GeoLAN: Geometric Learning of Latent Explanatory Directions in Large Language Models
This work addresses interpretability issues in LLMs for researchers and practitioners, though it appears incremental as it builds on existing geometric concepts.
The authors tackled the lack of transparency in large language models by introducing GeoLAN, a training framework that treats token representations as geometric trajectories with stickiness conditions, resulting in maintained task accuracy while improving geometric metrics and reducing fairness biases, particularly in mid-sized models.
Large language models (LLMs) demonstrate strong performance, but they often lack transparency.
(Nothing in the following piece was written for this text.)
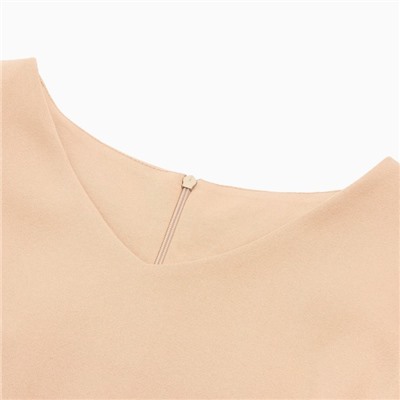 Платье миди женское с поясом MINAKU: Casual collection, бежевое, размер 50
We introduce GeoLAN, a training framework that treats token representations as geometric trajectories and applies stickiness conditions inspired by recent developments related to the Kakeya Conjecture. We have developed two differentiable regularizers, Katz-Tao Convex Wolff (KT-CW) and Katz-Tao Attention (KT-Attn), that promote isotropy and encourage diverse attention. Our experiments with Gemma-3 (1B, 4B, 12B) and Llama-3-8B show that GeoLAN frequently maintains task accuracy while improving geometric metrics and reducing certain fairness biases. These benefits are most significant in mid-sized models. Our findings reveal scale-dependent trade-offs between geometric precision and performance, suggesting that geometry-aware training is a promising approach to enhance mechanistic interpretability.